━━━ EXTRACTED RECORDS

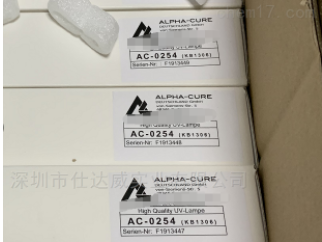 ALPHA-CURE KB1306 (AC0254) 紫外线灯管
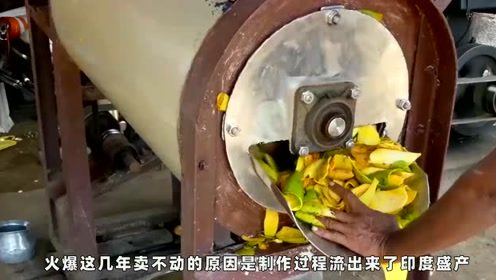 印度人制作芒果干,竟让围观者恶心到吐,中国无意间进口很多!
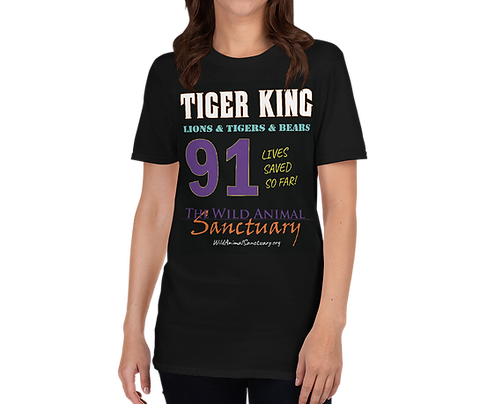 Short-Sleeve Tiger King Unisex T-Shirt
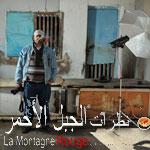 'Regards sur la Montagne Rouge' expo photo à Jbel Lahmar du 24 au 28 mars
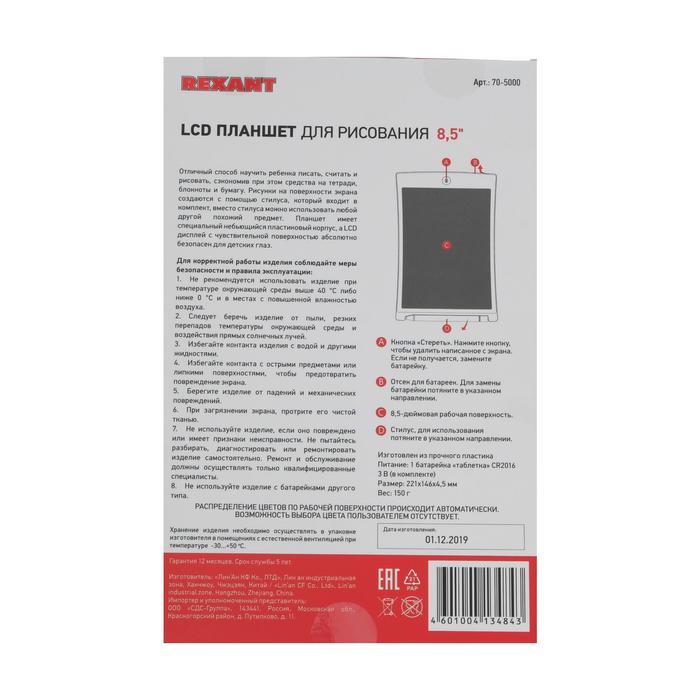 """Планшет для рисования Rexant 70-5000, 8.5"""", многоцветный, защита от стирания, чёрный"""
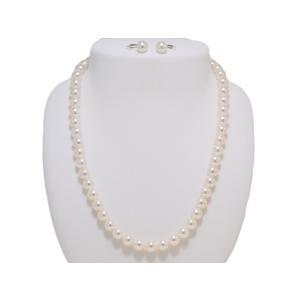パールネックレス あこや 真珠 7.5mm〜8.0mm オーロラ花珠鑑別書つき ネックレス イヤリングまたはピアス 2点セット レディース 冠婚葬祭 yokota-pearl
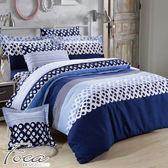 加大薄床包枕套三件組-頂級活性印染100%蜜桃絨棉【FOCA 簡藍氣息】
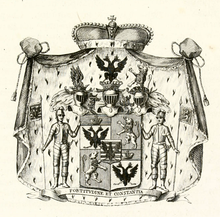 Coat of Arms of Orlov family (1798) 1.png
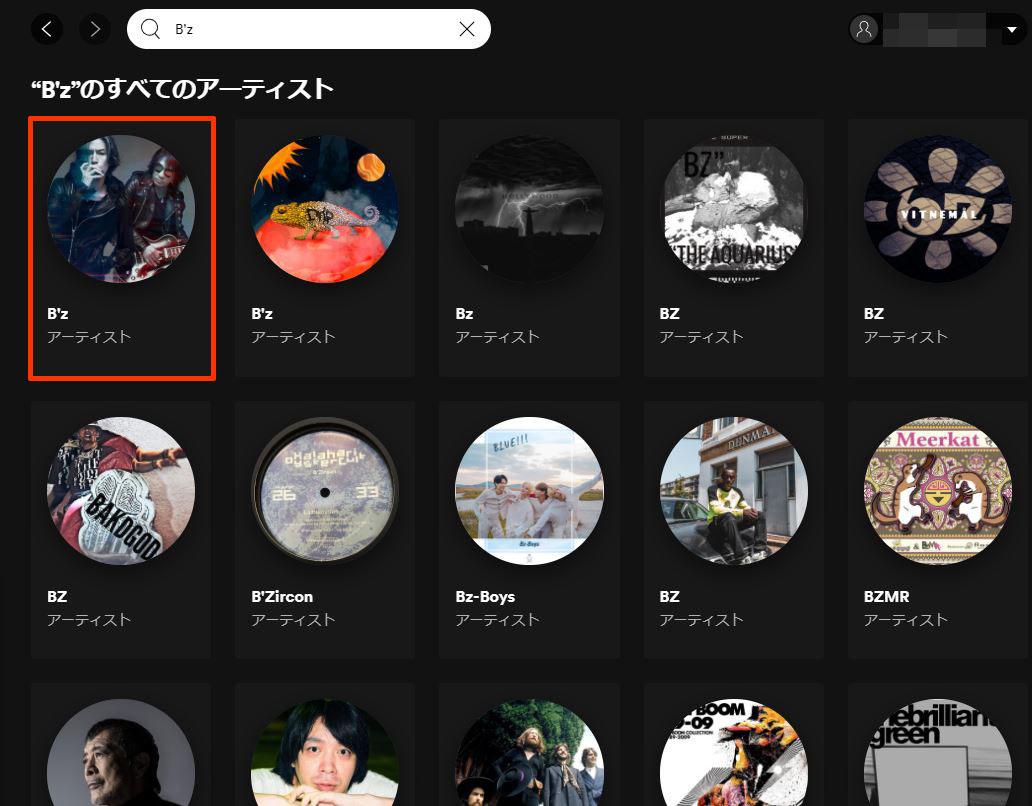 B'zが待望のサブスク解禁!Spotifyで全曲聴ける!(Amazon Musicは対象外だけど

━━━━━━

▶ _AIM OF THE EXERCISE_
For this exercise, please reproduce the records above exactly and drop the images.

▶ _FINAL ANSWER_
 ALPHA-CURE KB1306 (AC0254) 紫外线灯管
 印度人制作芒果干,竟让围观者恶心到吐,中国无意间进口很多!
 Short-Sleeve Tiger King Unisex T-Shirt
 'Regards sur la Montagne Rouge' expo photo à Jbel Lahmar du 24 au 28 mars
 """Планшет для рисования Rexant 70-5000, 8.5"""", многоцветный, защита от стирания, чёрный"""
パールネックレス あこや 真珠 7.5mm〜8.0mm オーロラ花珠鑑別書つき ネックレス イヤリングまたはピアス 2点セット レディース 冠婚葬祭 yokota-pearl
 加大薄床包枕套三件組-頂級活性印染100%蜜桃絨棉【FOCA 簡藍氣息】
 Coat of Arms of Orlov family (1798) 1.png
 B'zが待望のサブスク解禁!Spotifyで全曲聴ける!(Amazon Musicは対象外だけど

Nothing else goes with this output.